Publié le par Florian

Sur les docks, un va-et-vient incessant. Toutes les langues de la Méditerranée. D’autres plus lointaines. Import, export, avec les colonies, avec la Turquie. Ici, un groupe d’Arméniens négocie avec un armateur affrétant pour le Mexique. Après une grève éclair, ils ont repris le travail. Malgré le froid, tout le monde s’affaire, qui à partir, qui à accueillir, qui à charger, qui à décharger. Certains promeneurs, d’anciens colons nostalgiques du temps où il firent fortune, quelques écoliers buissonniers comparant les bateaux les plus beaux, les plus gros. On peut se douter que cet homme engoncé dans sa parka, n’osant pas s’asseoir dans ce café s’apprête à embarquer pour la légion étrangère.

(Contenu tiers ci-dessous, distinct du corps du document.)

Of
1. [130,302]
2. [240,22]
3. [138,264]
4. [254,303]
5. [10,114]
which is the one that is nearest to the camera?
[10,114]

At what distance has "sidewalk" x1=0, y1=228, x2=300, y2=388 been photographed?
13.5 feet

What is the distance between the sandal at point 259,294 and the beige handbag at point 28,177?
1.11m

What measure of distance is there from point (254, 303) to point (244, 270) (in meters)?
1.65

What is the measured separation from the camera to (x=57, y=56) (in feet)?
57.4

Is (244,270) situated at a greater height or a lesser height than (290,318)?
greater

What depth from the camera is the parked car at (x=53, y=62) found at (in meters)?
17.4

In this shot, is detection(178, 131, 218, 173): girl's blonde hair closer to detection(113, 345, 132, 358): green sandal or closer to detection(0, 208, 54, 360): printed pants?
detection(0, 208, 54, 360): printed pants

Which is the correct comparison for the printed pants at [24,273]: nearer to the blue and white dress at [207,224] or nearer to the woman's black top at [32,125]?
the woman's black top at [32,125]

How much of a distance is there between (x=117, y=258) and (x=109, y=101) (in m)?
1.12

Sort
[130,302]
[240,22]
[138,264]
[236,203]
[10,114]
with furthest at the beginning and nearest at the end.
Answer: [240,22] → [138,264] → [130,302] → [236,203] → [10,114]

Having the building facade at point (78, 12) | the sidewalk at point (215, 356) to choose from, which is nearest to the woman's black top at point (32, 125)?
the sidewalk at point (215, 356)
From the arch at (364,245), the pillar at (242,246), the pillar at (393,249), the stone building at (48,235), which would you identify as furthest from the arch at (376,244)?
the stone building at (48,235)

Je m’appelle Romarin. Je suis journaliste. Je l’étais déjà à cette époque. Dans mes reportages, j’essayais de planter le décor avant de raconter les faits, de suggérer l’affaire traitée par petites touches évocatrices.


Marseille.

Je ne ressens pas d’amour immodéré pour cette ville. Je n’y suis même pas né. Je n’ai pas débarqué, j’ai seulement suivi le sillon rhodanien. Mon intérêt vient de la foule, des flux, des mouvements, de la circulation des informations et des gens. J’y travaillais comme correspondant local d’un quotidien national depuis plusieurs années. J’avais l’ambition de devenir un grand reporter.


Il fait nuit. Novembre au pays des santons. J’entre dans un troquet du port. Rien à voir avec les films de Marcel Pagnol. Je commande une bière. Je m’assois au comptoir jetant un œil sur l’assemblée. Je cherchais un lieu animé, je suis servi. La paie vient de tomber et tout le monde fête ça. Je m’embrume, je viens moi-même de finir un reportage sur les mas du Sisteron. Je bois seul. J’écoute la star locale, un jeune garçon-coiffeur qui imite Maurice Chevalier. Il réussit la gageure de séduire ce public de brutes malgré sa carrure de gringalet.

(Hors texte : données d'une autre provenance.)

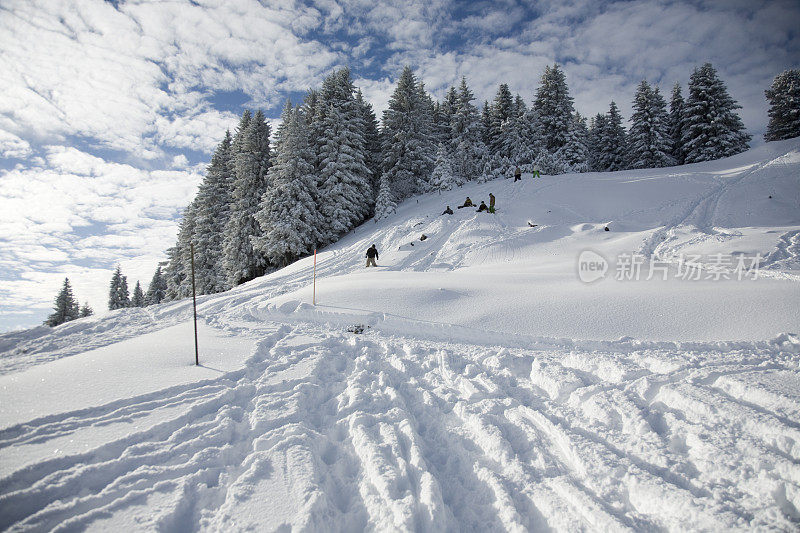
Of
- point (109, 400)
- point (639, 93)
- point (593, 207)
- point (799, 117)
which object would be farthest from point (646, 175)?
point (109, 400)

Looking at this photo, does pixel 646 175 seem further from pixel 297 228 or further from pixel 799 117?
pixel 297 228

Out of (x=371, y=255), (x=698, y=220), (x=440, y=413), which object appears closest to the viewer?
(x=440, y=413)

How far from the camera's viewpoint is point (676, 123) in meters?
33.7

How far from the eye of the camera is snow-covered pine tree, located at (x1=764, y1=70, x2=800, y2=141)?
28.2m

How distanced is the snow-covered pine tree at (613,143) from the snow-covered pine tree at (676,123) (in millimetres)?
4204

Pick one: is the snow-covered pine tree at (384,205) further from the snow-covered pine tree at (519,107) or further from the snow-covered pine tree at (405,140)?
the snow-covered pine tree at (519,107)

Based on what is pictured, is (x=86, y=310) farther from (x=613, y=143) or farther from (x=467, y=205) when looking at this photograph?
(x=613, y=143)

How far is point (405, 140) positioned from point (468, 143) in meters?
6.79

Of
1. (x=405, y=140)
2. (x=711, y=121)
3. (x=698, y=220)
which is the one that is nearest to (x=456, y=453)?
(x=698, y=220)

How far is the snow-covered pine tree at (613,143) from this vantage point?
1405 inches

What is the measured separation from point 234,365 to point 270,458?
2.62 metres

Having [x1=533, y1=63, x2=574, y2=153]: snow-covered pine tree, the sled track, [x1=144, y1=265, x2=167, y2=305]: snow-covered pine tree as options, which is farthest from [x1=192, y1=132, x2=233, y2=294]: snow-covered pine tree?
[x1=533, y1=63, x2=574, y2=153]: snow-covered pine tree

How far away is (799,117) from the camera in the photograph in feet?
92.0

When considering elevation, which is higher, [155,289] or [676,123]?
[676,123]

De mon tabouret de bar, dans l’ombre je suis le spectacle sans y apporter grand intérêt. Il lui reste à faire ses preuves, mais la voix est jolie. Je tourne distraitement la tête vers la sortie et voit surgir un groupe d’hommes armés. Cois, les clients – dont je suis – sont tenus en respects par deux des cinq hommes masqués, pendant que deux autres se dirigent vers quatre joueurs attablés à une table de jeu. Ils écartent brutalement trois d’entre eux et abattent le quatrième. Le bruit des armes déchire le silence enfumé.
Avant de filer avec les autres, le cinquième qui contrôlait la sortie m’a jeté un regard qui n’a pas laissé de m’intriguer.


Le jeune Ivo n’a pas repris son tour de chant.